◆ Exercise requirements ◆
Write the data out again exactly, with every picture removed.
───── Supplied material ─────
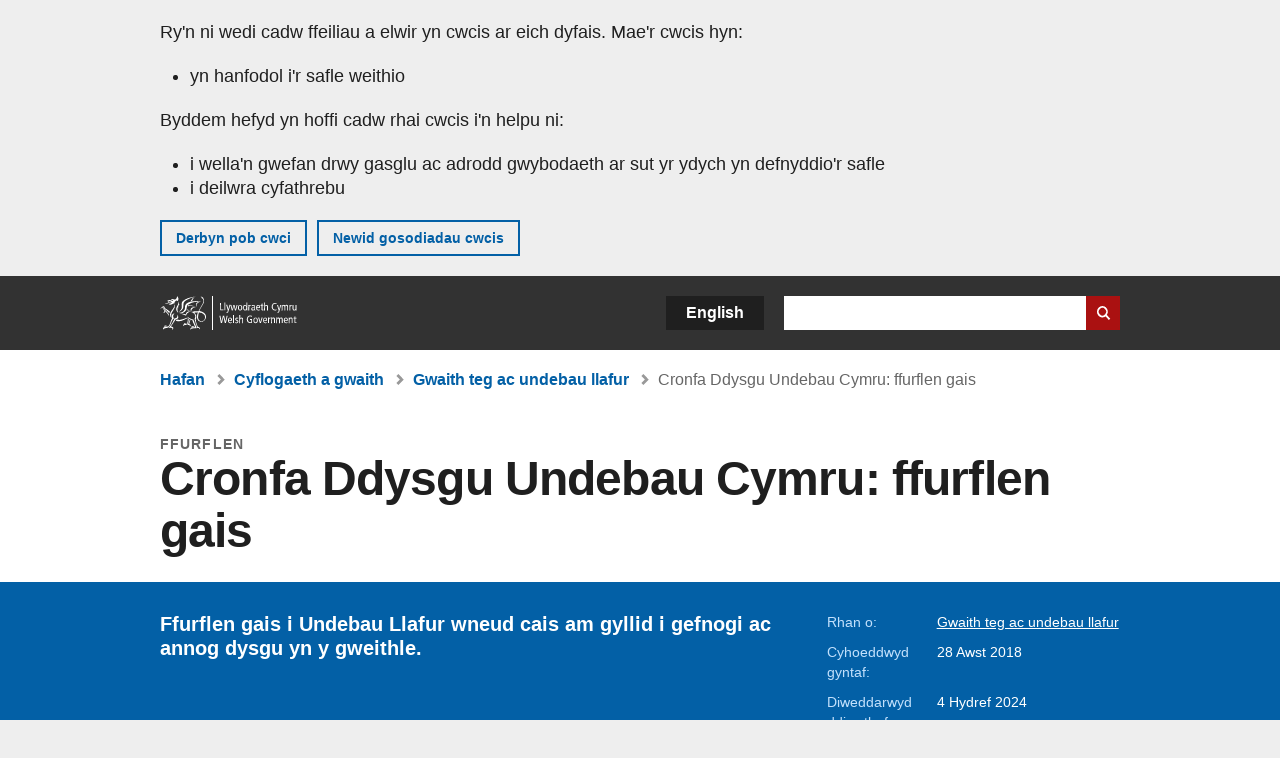

--- FILE ---
content_type: text/css
request_url: https://www.llyw.cymru/sites/default/files/css/css_gXJGE2dHOrpcf3w0jR6bPjg6ThxTLnqt9kv19NcjM4A.css?delta=0&language=cy&theme=govwales&include=eJw9jFEOgCAMxS4E7khk4CQkkxne1HB7-fK3bVpsCO3jvli35nJGbfBQ7XlZBVTVMmsBfpSwslSsH62Sm2nmEeFzqYCJtaDMkA8ANyKv
body_size: 630
content:
/* @license GPL-2.0-or-later https://www.drupal.org/licensing/faq */
.toolbar-icon-menu-link-content\:b77ecfee-d44b-457c-8b48-7756bac6d47f::before,.toolbar-icon-menu-link-content\:a9091db9-6396-46f7-b06b-0666837b1bec::before,.toolbar-icon-menu-link-content\:45df38fe-133c-449e-844c-cd4ecd86a86b::before,.toolbar-icon-menu-link-content\:22d28659-8bf8-42c6-b833-a625ba4fbe87::before,.toolbar-icon-menu-link-content\:035f4e0d-9b04-4f84-b241-20f26af43cb7::before,.toolbar-icon-menu-link-content\:308d9b54-268f-45c9-be9e-03dcb056dde1::before{background-image:url("/modules/contrib/workbench/images/icons/787878/workbench.svg");}.toolbar-icon-menu-link-content\:b77ecfee-d44b-457c-8b48-7756bac6d47f.is-active::before,.toolbar-icon-menu-link-content\:a9091db9-6396-46f7-b06b-0666837b1bec.is-active::before,.toolbar-icon-menu-link-content\:45df38fe-133c-449e-844c-cd4ecd86a86b.is-active::before{background-image:url("/modules/contrib/workbench/images/icons/000000/workbench.svg");}
.item-list__comma-list,.item-list__comma-list li{display:inline;}.item-list__comma-list{margin:0;padding:0;}.item-list__comma-list li::after{content:", ";}.item-list__comma-list li:last-child::after{content:"";}
.text-align-left{text-align:left;}.text-align-right{text-align:right;}.text-align-center{text-align:center;}.text-align-justify{text-align:justify;}.align-left{float:left;}.align-right{float:right;}.align-center{display:block;margin-right:auto;margin-left:auto;}
.container-inline div,.container-inline label{display:inline;}.container-inline .details-wrapper{display:block;}
.clearfix:after{display:table;clear:both;content:"";}
.hidden{display:none;}.visually-hidden{position:absolute !important;overflow:hidden;clip:rect(1px,1px,1px,1px);width:1px;height:1px;word-wrap:normal;}.visually-hidden.focusable:active,.visually-hidden.focusable:focus{position:static !important;overflow:visible;clip:auto;width:auto;height:auto;}.invisible{visibility:hidden;}
.js .js-hide{display:none;}.js-show{display:none;}.js .js-show{display:block;}


--- FILE ---
content_type: image/svg+xml
request_url: https://www.llyw.cymru/themes/custom/govwales/images/content/document--xlsx.svg
body_size: 899
content:
<?xml version="1.0" encoding="UTF-8"?>
<svg width="80" height="113" xmlns="http://www.w3.org/2000/svg" xmlns:xlink="http://www.w3.org/1999/xlink"><defs><path id="b" d="M50 6l24 24H50z"/><filter x="-9.4%" y="-5.2%" width="114.6%" height="114.6%" filterUnits="objectBoundingBox" id="a"><feOffset dx="-.5" dy=".5" in="SourceAlpha" result="shadowOffsetOuter1"/><feGaussianBlur stdDeviation=".5" in="shadowOffsetOuter1" result="shadowBlurOuter1"/><feColorMatrix values="0 0 0 0 0 0 0 0 0 0 0 0 0 0 0 0 0 0 0.1 0" in="shadowBlurOuter1"/></filter></defs><g fill="none" fill-rule="evenodd"><path fill="#E4E4E3" d="M0 0h80v113H.04z"/><path fill="#BBB" d="M74.002 30v77.209h-68V6H50z"/><use fill="#000" filter="url(#a)" xlink:href="#b"/><use fill="#F1F1F1" xlink:href="#b"/><path d="M20 62.648l3.914-5.976-3.547-5.477h2.703l2.297 3.68 2.25-3.68h2.68l-3.563 5.563 3.914 5.89H27.86l-2.539-3.96-2.547 3.96H20zm11.428 0V51.29h2.312v9.43h5.75v1.93h-8.062zm8.654-3.726l2.25-.219c.136.755.41 1.31.824 1.664.415.354.973.531 1.676.531.745 0 1.306-.157 1.684-.472.377-.315.566-.684.566-1.106 0-.27-.08-.501-.238-.691-.159-.19-.436-.356-.832-.496-.27-.094-.888-.26-1.852-.5-1.24-.307-2.109-.685-2.609-1.133-.703-.63-1.055-1.398-1.055-2.305 0-.583.166-1.129.496-1.636.331-.508.808-.895 1.43-1.16.623-.266 1.374-.399 2.254-.399 1.438 0 2.52.315 3.246.945.727.63 1.108 1.472 1.145 2.524l-2.313.101c-.099-.588-.311-1.011-.637-1.27-.325-.257-.813-.386-1.464-.386-.672 0-1.198.138-1.579.414a.834.834 0 0 0-.367.711c0 .27.115.503.344.695.292.245 1 .5 2.125.766s1.957.54 2.496.824c.54.284.961.672 1.266 1.164.304.492.457 1.1.457 1.825 0 .656-.183 1.27-.547 1.843-.365.573-.88.999-1.547 1.278-.667.278-1.497.418-2.492.418-1.448 0-2.56-.335-3.336-1.004-.776-.67-1.24-1.645-1.39-2.926zm9.623 3.726l3.914-5.976-3.546-5.477h2.703l2.297 3.68 2.25-3.68h2.68l-3.563 5.563 3.914 5.89h-2.79l-2.538-3.96-2.547 3.96h-2.774z" fill="#FFF"/></g></svg>


--- FILE ---
content_type: application/x-javascript
request_url: https://www.llyw.cymru/sites/default/files/js/js_YzgiGpHMDrTYSiqzcqWdW60d84P9uNbK1HuVZVjCQ1k.js?scope=footer&delta=3&language=cy&theme=govwales&include=eJxLzy8rT8xJLdZPyU9OSS1JzMwp9grWSYeJpufkJyXmZBXDReKLMxKLUlPik_PzszNTgVReSVF-jj4qF0l1ZglYNC0zXb8osSw1TwdMQtgAD2IxaQ
body_size: 298
content:
/* @license GPL-2.0-or-later https://www.drupal.org/licensing/faq */
((drupalSettings,Sentry)=>{if(drupalSettings.raven===undefined)return;drupalSettings.raven.options.integrations=(integrations)=>{if(!drupalSettings.raven.autoSessionTracking)integrations=integrations.filter((integration)=>integration.name!=='BrowserSession');integrations.push(Sentry.browserTracingIntegration(drupalSettings.raven.browserTracingOptions));return integrations;};if(drupalSettings.raven.showReportDialog)drupalSettings.raven.options.beforeSend=(event)=>{if(event.exception)Sentry.showReportDialog({eventId:event.event_id});return event;};if(drupalSettings.raven.tracePropagationTargets){drupalSettings.raven.options.tracePropagationTargets=drupalSettings.raven.options.tracePropagationTargets||[];drupalSettings.raven.options.tracePropagationTargets.push(/^\/(?!\/)/);drupalSettings.raven.tracePropagationTargets.forEach((value)=>drupalSettings.raven.options.tracePropagationTargets.push(new RegExp(value,'i')));}Sentry.init(drupalSettings.raven.options);Sentry.setUser({id:drupalSettings.user.uid});})(window.drupalSettings,window.Sentry);;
─────
◆ Answer space ◆
--- FILE ---
content_type: text/css
request_url: https://www.llyw.cymru/sites/default/files/css/css_gXJGE2dHOrpcf3w0jR6bPjg6ThxTLnqt9kv19NcjM4A.css?delta=0&language=cy&theme=govwales&include=eJw9jFEOgCAMxS4E7khk4CQkkxne1HB7-fK3bVpsCO3jvli35nJGbfBQ7XlZBVTVMmsBfpSwslSsH62Sm2nmEeFzqYCJtaDMkA8ANyKv
body_size: 630
content:
/* @license GPL-2.0-or-later https://www.drupal.org/licensing/faq */
.toolbar-icon-menu-link-content\:b77ecfee-d44b-457c-8b48-7756bac6d47f::before,.toolbar-icon-menu-link-content\:a9091db9-6396-46f7-b06b-0666837b1bec::before,.toolbar-icon-menu-link-content\:45df38fe-133c-449e-844c-cd4ecd86a86b::before,.toolbar-icon-menu-link-content\:22d28659-8bf8-42c6-b833-a625ba4fbe87::before,.toolbar-icon-menu-link-content\:035f4e0d-9b04-4f84-b241-20f26af43cb7::before,.toolbar-icon-menu-link-content\:308d9b54-268f-45c9-be9e-03dcb056dde1::before{background-image:url("/modules/contrib/workbench/images/icons/787878/workbench.svg");}.toolbar-icon-menu-link-content\:b77ecfee-d44b-457c-8b48-7756bac6d47f.is-active::before,.toolbar-icon-menu-link-content\:a9091db9-6396-46f7-b06b-0666837b1bec.is-active::before,.toolbar-icon-menu-link-content\:45df38fe-133c-449e-844c-cd4ecd86a86b.is-active::before{background-image:url("/modules/contrib/workbench/images/icons/000000/workbench.svg");}
.item-list__comma-list,.item-list__comma-list li{display:inline;}.item-list__comma-list{margin:0;padding:0;}.item-list__comma-list li::after{content:", ";}.item-list__comma-list li:last-child::after{content:"";}
.text-align-left{text-align:left;}.text-align-right{text-align:right;}.text-align-center{text-align:center;}.text-align-justify{text-align:justify;}.align-left{float:left;}.align-right{float:right;}.align-center{display:block;margin-right:auto;margin-left:auto;}
.container-inline div,.container-inline label{display:inline;}.container-inline .details-wrapper{display:block;}
.clearfix:after{display:table;clear:both;content:"";}
.hidden{display:none;}.visually-hidden{position:absolute !important;overflow:hidden;clip:rect(1px,1px,1px,1px);width:1px;height:1px;word-wrap:normal;}.visually-hidden.focusable:active,.visually-hidden.focusable:focus{position:static !important;overflow:visible;clip:auto;width:auto;height:auto;}.invisible{visibility:hidden;}
.js .js-hide{display:none;}.js-show{display:none;}.js .js-show{display:block;}


--- FILE ---
content_type: image/svg+xml
request_url: https://www.llyw.cymru/themes/custom/govwales/images/content/document--xlsx.svg
body_size: 899
content:
<?xml version="1.0" encoding="UTF-8"?>
<svg width="80" height="113" xmlns="http://www.w3.org/2000/svg" xmlns:xlink="http://www.w3.org/1999/xlink"><defs><path id="b" d="M50 6l24 24H50z"/><filter x="-9.4%" y="-5.2%" width="114.6%" height="114.6%" filterUnits="objectBoundingBox" id="a"><feOffset dx="-.5" dy=".5" in="SourceAlpha" result="shadowOffsetOuter1"/><feGaussianBlur stdDeviation=".5" in="shadowOffsetOuter1" result="shadowBlurOuter1"/><feColorMatrix values="0 0 0 0 0 0 0 0 0 0 0 0 0 0 0 0 0 0 0.1 0" in="shadowBlurOuter1"/></filter></defs><g fill="none" fill-rule="evenodd"><path fill="#E4E4E3" d="M0 0h80v113H.04z"/><path fill="#BBB" d="M74.002 30v77.209h-68V6H50z"/><use fill="#000" filter="url(#a)" xlink:href="#b"/><use fill="#F1F1F1" xlink:href="#b"/><path d="M20 62.648l3.914-5.976-3.547-5.477h2.703l2.297 3.68 2.25-3.68h2.68l-3.563 5.563 3.914 5.89H27.86l-2.539-3.96-2.547 3.96H20zm11.428 0V51.29h2.312v9.43h5.75v1.93h-8.062zm8.654-3.726l2.25-.219c.136.755.41 1.31.824 1.664.415.354.973.531 1.676.531.745 0 1.306-.157 1.684-.472.377-.315.566-.684.566-1.106 0-.27-.08-.501-.238-.691-.159-.19-.436-.356-.832-.496-.27-.094-.888-.26-1.852-.5-1.24-.307-2.109-.685-2.609-1.133-.703-.63-1.055-1.398-1.055-2.305 0-.583.166-1.129.496-1.636.331-.508.808-.895 1.43-1.16.623-.266 1.374-.399 2.254-.399 1.438 0 2.52.315 3.246.945.727.63 1.108 1.472 1.145 2.524l-2.313.101c-.099-.588-.311-1.011-.637-1.27-.325-.257-.813-.386-1.464-.386-.672 0-1.198.138-1.579.414a.834.834 0 0 0-.367.711c0 .27.115.503.344.695.292.245 1 .5 2.125.766s1.957.54 2.496.824c.54.284.961.672 1.266 1.164.304.492.457 1.1.457 1.825 0 .656-.183 1.27-.547 1.843-.365.573-.88.999-1.547 1.278-.667.278-1.497.418-2.492.418-1.448 0-2.56-.335-3.336-1.004-.776-.67-1.24-1.645-1.39-2.926zm9.623 3.726l3.914-5.976-3.546-5.477h2.703l2.297 3.68 2.25-3.68h2.68l-3.563 5.563 3.914 5.89h-2.79l-2.538-3.96-2.547 3.96h-2.774z" fill="#FFF"/></g></svg>


--- FILE ---
content_type: application/x-javascript
request_url: https://www.llyw.cymru/sites/default/files/js/js_YzgiGpHMDrTYSiqzcqWdW60d84P9uNbK1HuVZVjCQ1k.js?scope=footer&delta=3&language=cy&theme=govwales&include=eJxLzy8rT8xJLdZPyU9OSS1JzMwp9grWSYeJpufkJyXmZBXDReKLMxKLUlPik_PzszNTgVReSVF-jj4qF0l1ZglYNC0zXb8osSw1TwdMQtgAD2IxaQ
body_size: 298
content:
/* @license GPL-2.0-or-later https://www.drupal.org/licensing/faq */
((drupalSettings,Sentry)=>{if(drupalSettings.raven===undefined)return;drupalSettings.raven.options.integrations=(integrations)=>{if(!drupalSettings.raven.autoSessionTracking)integrations=integrations.filter((integration)=>integration.name!=='BrowserSession');integrations.push(Sentry.browserTracingIntegration(drupalSettings.raven.browserTracingOptions));return integrations;};if(drupalSettings.raven.showReportDialog)drupalSettings.raven.options.beforeSend=(event)=>{if(event.exception)Sentry.showReportDialog({eventId:event.event_id});return event;};if(drupalSettings.raven.tracePropagationTargets){drupalSettings.raven.options.tracePropagationTargets=drupalSettings.raven.options.tracePropagationTargets||[];drupalSettings.raven.options.tracePropagationTargets.push(/^\/(?!\/)/);drupalSettings.raven.tracePropagationTargets.forEach((value)=>drupalSettings.raven.options.tracePropagationTargets.push(new RegExp(value,'i')));}Sentry.init(drupalSettings.raven.options);Sentry.setUser({id:drupalSettings.user.uid});})(window.drupalSettings,window.Sentry);;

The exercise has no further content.